María jadeaba; se interrumpió un momento y prosiguió:
—Es evidente que estos acontecimientos se encuentran también fuera de vuestro alcance. Están ya en manos del Señor y solo de Él. Deberíais plantaros ante mi hijo, hincaros de rodillas ante él e implorar, no su perdón, pues él os lo dará, sino el del Omnipotente.
—¡Mujer! —gritó Caifás.
Ella no le escuchaba. Se mantenía fuerte dentro de su debilidad, y prosiguió:
—No, no, mandáis a una anciana, su madre, enviáis a sus hermanos y hermanas en embajada. Ya veis qué poco caso hacéis vosotros mismos de vuestro poder y vuestra gloria. Tenéis miedo, estáis poseídos por el miedo, sois crueles cuando sois poderosos, claváis a los justos en la cruz y, cuando estáis desarmados, os volvéis hacia las mujeres. ¿Qué caso voy a hacer de vuestro poder y vuestra gloria yo, una pobre y vieja madre?
Les repasó de nuevo con la mirada:
—¿Por qué no vais vosotros mismos a exponerle vuestras razones? ¿Os da miedo acaso enfrentaros con un hombre que ha salido de la tumba donde le metisteis?
Caifás se agitó en el trono. La delegación mantuvo un largo silencio. La madre de aquel al que consideraban su enemigo, si no el Enemigo, había manifestado la evidencia. Era cierto, nadie podía hacer ya nada. Y ellos se habían visto en la necesidad de apelar a aquella mujer. Algunos se sintieron avergonzados.
—Aun así, iré —concluyó ella—, no con la esperanza de cambiar los designios del Señor, ni porque seáis seres agradables, sino para volver a ver a mi hijo, pues la última imagen que tengo de él es la de un hombre clavado desnudo en una cruz de infamia.
Se volvió hacia sus hijastros e hijastras. José, el mayor, que rondaba los cincuenta, tomó la palabra:
—Iremos con María —declaró—. Pero no lo haremos como vuestros emisarios.
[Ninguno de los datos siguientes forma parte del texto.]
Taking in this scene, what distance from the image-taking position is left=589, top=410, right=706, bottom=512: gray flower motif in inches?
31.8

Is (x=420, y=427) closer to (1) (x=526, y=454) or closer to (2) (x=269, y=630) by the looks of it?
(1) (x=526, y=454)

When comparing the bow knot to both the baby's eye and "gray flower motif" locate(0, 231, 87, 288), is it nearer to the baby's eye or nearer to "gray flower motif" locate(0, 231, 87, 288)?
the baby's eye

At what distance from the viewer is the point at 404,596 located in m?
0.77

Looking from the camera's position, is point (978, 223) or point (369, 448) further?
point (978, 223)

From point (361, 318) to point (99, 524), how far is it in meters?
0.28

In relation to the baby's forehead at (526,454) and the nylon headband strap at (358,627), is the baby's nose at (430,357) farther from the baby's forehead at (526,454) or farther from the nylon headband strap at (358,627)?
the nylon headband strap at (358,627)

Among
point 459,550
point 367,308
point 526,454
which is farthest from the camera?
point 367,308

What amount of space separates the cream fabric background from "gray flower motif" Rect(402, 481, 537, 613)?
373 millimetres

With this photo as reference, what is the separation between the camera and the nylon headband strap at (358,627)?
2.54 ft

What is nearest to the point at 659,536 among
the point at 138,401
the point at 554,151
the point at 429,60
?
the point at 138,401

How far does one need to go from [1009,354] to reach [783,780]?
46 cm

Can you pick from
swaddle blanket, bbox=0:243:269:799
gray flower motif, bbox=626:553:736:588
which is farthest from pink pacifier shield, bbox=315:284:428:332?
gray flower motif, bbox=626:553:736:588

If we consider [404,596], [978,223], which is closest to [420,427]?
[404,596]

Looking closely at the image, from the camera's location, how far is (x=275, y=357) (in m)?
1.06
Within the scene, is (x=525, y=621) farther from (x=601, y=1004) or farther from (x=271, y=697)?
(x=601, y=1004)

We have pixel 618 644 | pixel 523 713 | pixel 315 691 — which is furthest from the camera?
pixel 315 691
No podemos ser aliados de quienes pusieron a Jesús en la cruz. —Se volvió hacia Saulo—: Ni de quienes persiguen a sus discípulos, arrasan sus casas y los lapidan. Iremos para ver a un santo hombre que, además, es nuestro hermano.
Dio media vuelta sin inclinarse en lo más mínimo ni proferir una sola palabra de respeto. Sus hermanos le siguieron, y luego lo hicieron sus hermanas. Salieron dejando a sus espaldas un pesado silencio.